Projects about Plantation Life: Hands-on History Series

Have you wanted to do some projects on black history with your fourth through sixth graders but not known where to turn? Projects about Plantation Life may be what you are looking for.

The short introductory chapter includes a few paragraphs about what plantations were, a diagram of a model plantation, and maps showing the part of Africa where most slaves came from and the slave states in the southern United States.

Each of the following three chapters describes a different type of plantation at a different time--Virginia in 1770, South Carolina in 1850, and Mississippi in 1860. The chapter includes a brief overview of the plantation, a short dramatization, and three projects.
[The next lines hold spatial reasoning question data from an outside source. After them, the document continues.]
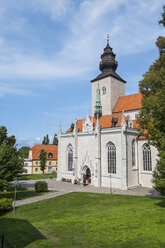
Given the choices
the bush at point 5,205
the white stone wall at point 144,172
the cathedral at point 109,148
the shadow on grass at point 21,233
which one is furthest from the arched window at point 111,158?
the shadow on grass at point 21,233

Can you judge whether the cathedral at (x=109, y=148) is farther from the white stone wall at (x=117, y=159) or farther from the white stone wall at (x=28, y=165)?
the white stone wall at (x=28, y=165)

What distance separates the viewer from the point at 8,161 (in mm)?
22266

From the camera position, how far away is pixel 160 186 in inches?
588

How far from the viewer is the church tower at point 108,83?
46.8 meters

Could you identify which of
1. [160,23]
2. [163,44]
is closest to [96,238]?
[160,23]

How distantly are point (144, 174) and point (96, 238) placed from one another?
2378 centimetres

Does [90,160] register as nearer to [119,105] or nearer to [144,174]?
[144,174]

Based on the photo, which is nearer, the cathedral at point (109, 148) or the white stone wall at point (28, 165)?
the cathedral at point (109, 148)

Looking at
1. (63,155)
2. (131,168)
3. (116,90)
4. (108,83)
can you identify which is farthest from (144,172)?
(108,83)

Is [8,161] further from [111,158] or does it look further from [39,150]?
[39,150]

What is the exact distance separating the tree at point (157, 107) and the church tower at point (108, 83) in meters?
26.6

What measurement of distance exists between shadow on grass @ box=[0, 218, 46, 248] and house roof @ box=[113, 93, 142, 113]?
34.3 metres

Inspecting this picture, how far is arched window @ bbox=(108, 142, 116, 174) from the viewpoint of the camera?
3262 cm

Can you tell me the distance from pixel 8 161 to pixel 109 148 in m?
18.4
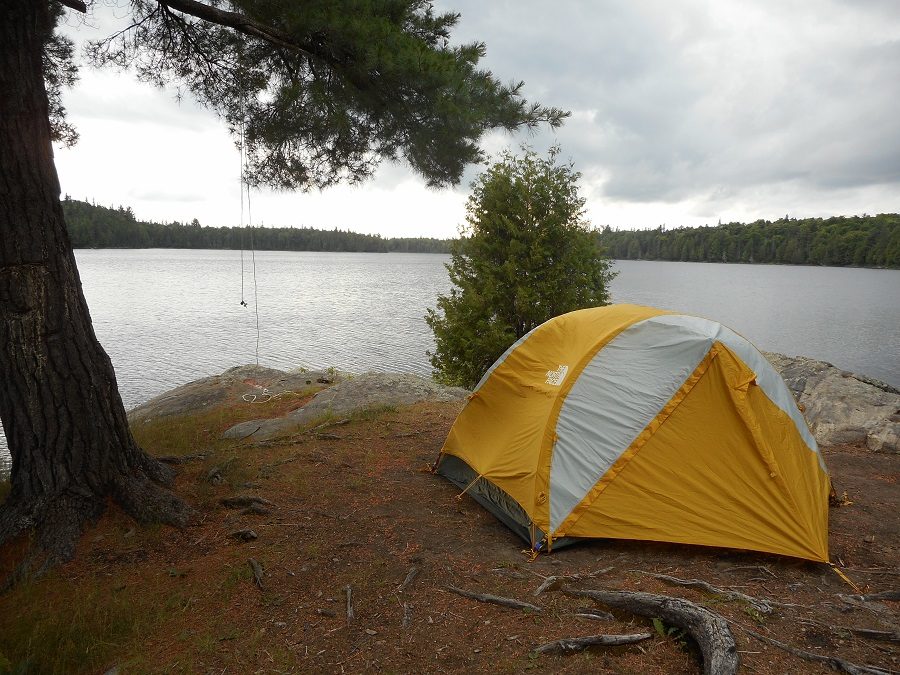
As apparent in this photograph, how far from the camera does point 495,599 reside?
160 inches

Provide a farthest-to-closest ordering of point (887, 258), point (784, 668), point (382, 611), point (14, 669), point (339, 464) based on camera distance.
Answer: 1. point (887, 258)
2. point (339, 464)
3. point (382, 611)
4. point (14, 669)
5. point (784, 668)

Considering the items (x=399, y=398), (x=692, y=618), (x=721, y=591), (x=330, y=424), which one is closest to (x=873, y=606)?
(x=721, y=591)

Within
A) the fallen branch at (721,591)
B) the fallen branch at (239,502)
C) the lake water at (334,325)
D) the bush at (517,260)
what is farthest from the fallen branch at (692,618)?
the lake water at (334,325)

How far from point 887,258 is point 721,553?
4738 inches

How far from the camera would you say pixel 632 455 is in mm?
5148

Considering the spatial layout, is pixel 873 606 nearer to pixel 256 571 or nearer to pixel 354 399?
pixel 256 571

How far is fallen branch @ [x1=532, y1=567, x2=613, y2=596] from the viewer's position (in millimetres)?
4199

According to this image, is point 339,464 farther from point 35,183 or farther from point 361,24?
point 361,24

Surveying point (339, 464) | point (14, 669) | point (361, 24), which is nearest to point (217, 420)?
point (339, 464)

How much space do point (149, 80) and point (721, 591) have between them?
848cm

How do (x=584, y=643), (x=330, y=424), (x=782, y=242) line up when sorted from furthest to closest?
(x=782, y=242) < (x=330, y=424) < (x=584, y=643)

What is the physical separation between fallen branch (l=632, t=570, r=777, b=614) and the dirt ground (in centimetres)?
7

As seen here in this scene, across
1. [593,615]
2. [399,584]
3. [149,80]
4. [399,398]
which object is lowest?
[399,398]

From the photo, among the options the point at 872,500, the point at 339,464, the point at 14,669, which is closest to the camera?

Projects vary from making a model slave quarters, a yoke for hauling water, and marbles to cooking hoppin' john, designing calling cards, playing the graces game and the ringtaw game, and others.

Projects differ in difficulty. Older students could handle them with little guidance but younger students will need help.

The book includes a glossary, suggested books and web sites, and an index. Other books in the series include Projects About American Indians of the Southwest, Projects about Colonial Life, Projects about the Plains Indians, and Projects about Westward Expansion.

Growing up near Mount Vernon gave Marian Broida an interest in hands-on history for children. She has written several activity books for children and books for adults on health care.

Criticism of this book
One librarian has sent in concerns about this book. The major problems she sees with it is that it does not express a sense of outrage against the evil and injustice of slavery.

Since that message, I read the book with that concern in mind. The book does not say explicitly that slavery was evil. It does demonstrate the fear under which the slaves, even the slave children, lived. The unfairness of the status of black and white children comes through as well.

This book cannot be a child's only teaching about slavery. It can be a part of his or her teaching. In the hands of a wise parent or teacher who will get the child to consider what's going on, I think it would be powerful.